May 15, 2014

Summer is approaching, graduation is at hand, and on a campus like Berkeley, faculty colleagues are understandably relieved and excited…very excited.  No class. No office hours. No professional time split amongst priorities. It is research time.

However, while summer affords a defined window of time to dedicate to your pipettes, beakers, fieldwork, library archives, data analyses, writing, cultural analyses, and so on, it should not necessarily be a time completely devoid of teaching. This span of ~3 months provides us with a rare chance to simply think about teaching—to reflect while not simultaneously embedded in the daily practice. It is sometimes hard to reflect while you are in something, and summer provides the time, space and distance to contemplate one’s teaching.

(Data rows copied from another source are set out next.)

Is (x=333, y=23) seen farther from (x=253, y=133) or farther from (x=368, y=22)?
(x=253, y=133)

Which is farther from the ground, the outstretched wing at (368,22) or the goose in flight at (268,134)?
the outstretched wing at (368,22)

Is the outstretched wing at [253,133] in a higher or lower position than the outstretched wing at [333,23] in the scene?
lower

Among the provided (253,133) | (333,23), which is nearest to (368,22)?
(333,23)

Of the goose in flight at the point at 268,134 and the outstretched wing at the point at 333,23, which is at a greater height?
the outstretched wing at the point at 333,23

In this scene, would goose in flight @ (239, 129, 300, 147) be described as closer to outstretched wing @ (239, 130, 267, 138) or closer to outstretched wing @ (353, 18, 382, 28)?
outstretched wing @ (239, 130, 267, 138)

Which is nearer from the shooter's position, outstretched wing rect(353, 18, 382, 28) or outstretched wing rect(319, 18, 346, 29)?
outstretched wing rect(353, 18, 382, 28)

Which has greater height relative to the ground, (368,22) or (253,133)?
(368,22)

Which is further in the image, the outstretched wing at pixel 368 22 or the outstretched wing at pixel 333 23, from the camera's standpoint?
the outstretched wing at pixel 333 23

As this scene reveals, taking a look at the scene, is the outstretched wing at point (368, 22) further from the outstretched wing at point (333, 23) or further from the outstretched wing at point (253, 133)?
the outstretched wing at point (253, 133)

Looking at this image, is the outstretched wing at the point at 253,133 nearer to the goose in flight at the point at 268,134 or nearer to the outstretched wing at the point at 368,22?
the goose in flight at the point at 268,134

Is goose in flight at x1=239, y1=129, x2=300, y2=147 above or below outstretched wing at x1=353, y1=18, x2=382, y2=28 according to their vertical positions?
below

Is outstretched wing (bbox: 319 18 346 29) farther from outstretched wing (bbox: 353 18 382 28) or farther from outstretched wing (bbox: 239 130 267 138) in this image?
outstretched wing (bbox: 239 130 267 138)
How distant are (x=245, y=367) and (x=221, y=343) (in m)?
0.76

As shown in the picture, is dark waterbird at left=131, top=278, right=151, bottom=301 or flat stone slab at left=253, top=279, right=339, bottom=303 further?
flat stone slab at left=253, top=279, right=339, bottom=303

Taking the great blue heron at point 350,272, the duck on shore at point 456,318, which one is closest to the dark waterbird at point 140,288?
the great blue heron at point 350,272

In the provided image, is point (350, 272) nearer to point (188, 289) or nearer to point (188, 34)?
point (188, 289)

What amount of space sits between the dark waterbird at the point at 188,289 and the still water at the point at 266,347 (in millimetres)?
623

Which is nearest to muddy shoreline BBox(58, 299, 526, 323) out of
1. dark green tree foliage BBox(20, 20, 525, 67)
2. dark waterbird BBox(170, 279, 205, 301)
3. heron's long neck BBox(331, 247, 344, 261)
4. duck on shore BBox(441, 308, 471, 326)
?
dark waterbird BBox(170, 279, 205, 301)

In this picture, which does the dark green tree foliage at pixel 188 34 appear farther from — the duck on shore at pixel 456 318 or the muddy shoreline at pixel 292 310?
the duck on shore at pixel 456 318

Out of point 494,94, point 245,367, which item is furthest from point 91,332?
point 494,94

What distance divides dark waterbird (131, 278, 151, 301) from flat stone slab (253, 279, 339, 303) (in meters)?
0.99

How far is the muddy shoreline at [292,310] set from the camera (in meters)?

As summer kicks into full gear, take some time each week to ponder and plan your teaching for next year. Do not do so haphazardly. Instead, work your way through these three prompts to focus your thinking and add value to your pedagogy:

1. Consider any feedback you have received about your teaching and determine:

I. What is worth addressing? Then,
II. What can you do to address it?
III. What should you do to address it?
IV. How are you going to address it?

Do not feel obligated to act on it now and create detailed plans. The details of how you can address it can be specified later in the summer. For now, the goal is to formulate some conceptual approaches to address feedback (I.e., I need a way to review exams more interactively with students, I’m going to balance my 1hr lectures with 1-2 minute activities twice a class, I’m going to bring my own research into the classroom and give students more context-based learning experiences). Not getting enough feedback, or interested in more feedback? Check here for ideas.

2. Get outside the daily grind of teaching and ask yourself some tough, but important questions: Why do you teach the way you do now? How did you learn to teach this way? How did you learn the material you are teaching when you were a student? Does the way you learned it match up, or contradict, the way you teach it? Given no constraints, how would you like students to engage in learning experiences in your class?

3. Think big, practice simple: As you reflect on the feedback you have received, how your pedagogy may shift as a result, how you answered the questions about your teaching, and the implications for your pedagogy, try to identify one thing to put into practice this fall. When the fall approaches and you begin actual course planning, take that one thing and put it into practice in such a way that its impact is observable, measurable, or tangible in some way. And, do so simply. It is ok (in most circumstances) to think about introducing something new or revised in one class session, or one assignment, in order to look at its impact and determine if it worked or not, and why. In effect, this process would create your own iterative course re-design loop (teaching practice > student performance > evaluation > informs new/revised teaching practice).

Summertime is short and fleeting. Before you know it, it will be August. Students will be moving back into their dorms. The campus will be abuzz. Classes will be starting in a matter of days. Your summer research project will be finished (you’re welcome for the positive affirmation). Time itself is an elusive resource, and the three points (consider any feedback, ask yourself some tough, but important questions, and think big, practice simple) often do not top, or even make, the priority list for use of time during a semester. That time is spent coming up with lesson plans, lecture notes, assignment sheets, grading, and much much more. Summer offers the rare occasion to prioritize the big questions and issues around your teaching, and to not have to do so at the cost of sacrificing research time. These are the kinds of questions and reflections best pondered during a commute, while eating lunch, before bed – really anytime you are not actively engaged in other professional work. Do not let summer simply be a sustained time away from teaching. Use the time wisely, judiciously, and prudently to know yourself as a teacher and articulate how you want to better engage Berkeley students in the learning experience.